Le nouveau Lyon doit désormais composer avec une politique financière beaucoup plus prudente. D'autant que le fantôme de l'Américain rôde toujours dans les esprits des dirigeants de l'OL : l'ancien propriétaire du club n'a pas totalement disparu du paysage lyonnais. En juillet, John Textor a déposé aux États-Unis une plainte contre Michele Kang, lui réclamant 400 millions de dollars de dommages et intérêts.

En juin 2025, l'OL a par ailleurs conclu avec l'UEFA un accord de règlement sur quatre ans prévoyant notamment une pénalité financière fixe de 12,5 millions d'euros et des sanctions supplémentaires pouvant atteindre 37,5 millions d'euros si les objectifs financiers ne sont pas respectés. Le club doit revenir à l'équilibre financier d'ici 2028.

Une qualification qui vaut de l'or

Dans ce contexte, le barrage contre Fenerbahçe représente aussi un enjeu financier de premier ordre. La qualification pour la phase de ligue de la Ligue des champions apporterait à Lyon plusieurs dizaines de millions d'euros de recettes (environ 23 millions d'euros) et permettrait au club de respirer davantage. Elle constituerait également un argument sportif important pour attirer et conserver des joueurs, alors que l'OL doit poursuivre sa reconstruction tout en respectant ses contraintes financières.
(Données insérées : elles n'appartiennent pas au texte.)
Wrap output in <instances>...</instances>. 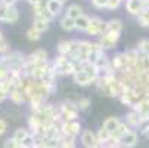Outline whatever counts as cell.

"On ne va pas se mentir, le match de mercredi est très important", a d'ailleurs reconnu le capitaine des Gones, Corentin Tolisso.

Lyon devra néanmoins gérer une préparation écourtée. Le club a disputé samedi son premier match de Ligue 1 à Toulouse, quatre jours seulement avant le rendez-vous européen. La LFP avait refusé de reporter cette rencontre, malgré la demande de l'OL.

Paulo Fonseca a donc fait tourner son effectif pour préserver ses joueurs. Et l'équipe B a tenu le coup face aux Toulousains, grâce à deux buts inscrits en fin de rencontre avec l'entrée des cadres Malick Fofana, Pavel Sulc, du capitaine Corentin Tolisso (passeur décisif) et de Tyler Morton. Un résultat qui permet aux Lyonnais d'aborder le barrage retour avec confiance.